The cargo in this case was declared as Group C despite apparently consisting of primarily sand sized particles with a high proportion of silt and clay size fractions. The declaration also listed a Transportable Moisture Limit (TML) of 10%. The TML for Bauxite Fines (using the Modified Proctor/Fagerberg test procedure) is calculated as the critical water content at either 80% or 70% saturation, subject to determining the point at which a material is approaching full saturation, known as the optimum moisture point (OMC). There is no flow moisture point (FMP) determination using this TML test method.

Any cargo that has an inherent propensity to retain moisture and reach a point of saturation will demonstrate an FMP/TML if tested correctly. These cargoes can, by definition, “flow” like a viscous fluid and should be classified as a Group A cargo. No testing certificates were provided in the recent Guyana case.

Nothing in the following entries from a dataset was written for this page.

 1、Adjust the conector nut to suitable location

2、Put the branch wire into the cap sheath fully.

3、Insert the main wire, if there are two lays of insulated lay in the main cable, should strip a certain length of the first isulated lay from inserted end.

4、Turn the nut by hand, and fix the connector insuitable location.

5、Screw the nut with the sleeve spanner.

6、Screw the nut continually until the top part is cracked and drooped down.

Gard’s local correspondent Cariconsult has advised that there are no independent testing facilities for moisture content and no Competent Authority in the region with the requisite skills to assess the suitability of a cargo for safe shipment, which makes independent confirmation by ship’s interests difficult and time-consuming. Therefore “can tests” are frequently performed as a check test prior to and during loading. It is critical to remember that can tests cannot confirm if a cargo is safe; they can only give an indication that a cargo may be unsafe and additional laboratory testing is required before the cargo is accepted for loading.  Gard has been advised by materials experts Roxburgh that fine particulate bauxite, when approaching the point of saturation, will have a natural tendency to retain water. As such, a can test that does not expel water is unlikely to raise any concerns for a ship’s Master, even when the cargo is potentially dangerously unsafe.

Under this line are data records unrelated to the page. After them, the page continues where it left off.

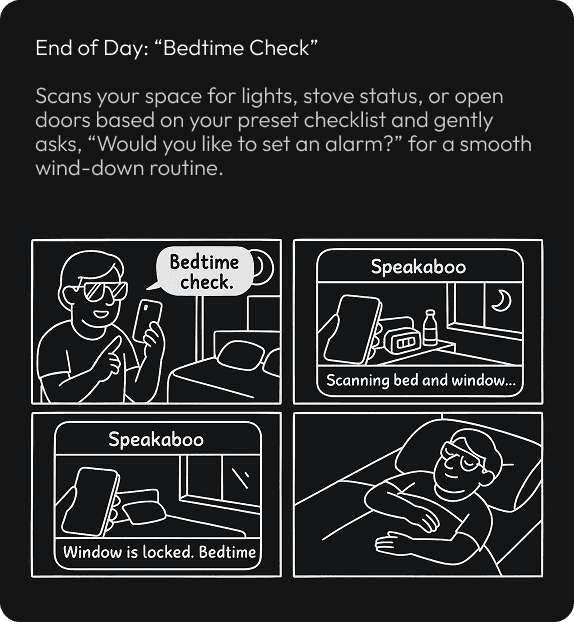 End of Day: “Bedtime Check”

Scans your space for lights, stove status, or open doors based on your preset checklist and gently asks, “Would you like to set an alarm?” for a smooth wind-down routine.

Bedtime check.

Speakaboo

Scanning bed and window...

Speakaboo

Window is locked. Bedtime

Seasonal rains in Guyana have only made the situation more precarious. Guyana has traditionally had two well-defined rainy seasons in December/January and again in May/June. These seasons have become less predictable recently, and this year the country has had almost continuous rainfall since December 2020.  The rain showers are frequent and usually very heavy, and come with little warning, giving crews insufficient time to respond with the closing of hatch covers. Bulk carriers with chain-pull hatch covers are not recommended during the rainy season.

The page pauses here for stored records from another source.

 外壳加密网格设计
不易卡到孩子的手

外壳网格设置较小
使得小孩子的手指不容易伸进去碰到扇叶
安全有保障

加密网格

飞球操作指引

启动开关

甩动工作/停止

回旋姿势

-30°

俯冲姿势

Shipowners are advised to consider the following when loading bauxite in Guyana:

  • Bauxite that is primarily a fine-particulate composition (appearance similar to a silty sand) should be assumed to be Group A unless proven otherwise by independent testing and reflected as such in the cargo declaration.
  • Group A cargoes must be accompanied by a TML and moisture content test certificate that should reference the specific IMSBC Code test method and/or ISO standard employed.
  • Moisture content must be tested within seven days of loading or any time there is a change in moisture condition such as rain.
  • Sampling and testing for moisture content must be representative of the cargo as a whole and declared as an average of the cargo. Any variability in the composition of the cargo, finer and/or wetter portions for example, should be sampled and tested for moisture content separately and clearly documented on the Shipper’s Declaration on a hold-by-hold basis.
  • Any anomalies in the cargo declarations and test certificates should be questioned and brought to the attention of the Club. Red flags include fine particles cargo declared as Group C, Group C cargo with a TML listed, and moisture certificates dated more than seven days before loading.
  • The cargo should not be loaded during rain and hatch covers should be closed during rain waiting periods if partially loaded.
  • Certain bauxites, such as the low grade washed by-product fines in Guyana, retain moisture remarkably well when increasingly saturated. This means that when a can test is performed on moist material there may be no free moisture visible. This is not a sign the cargo is safe to load.

Gard has encouraged its Members to have a low threshold for contacting the Club if they are fixed or are considering fixing a bauxite cargo from Guyana, and alert the Club if there are any signs of misdeclaration, fine grained or overly wet cargo. Owners should use caution and be familiar with the IMSBC Code requirements and loss prevention materials.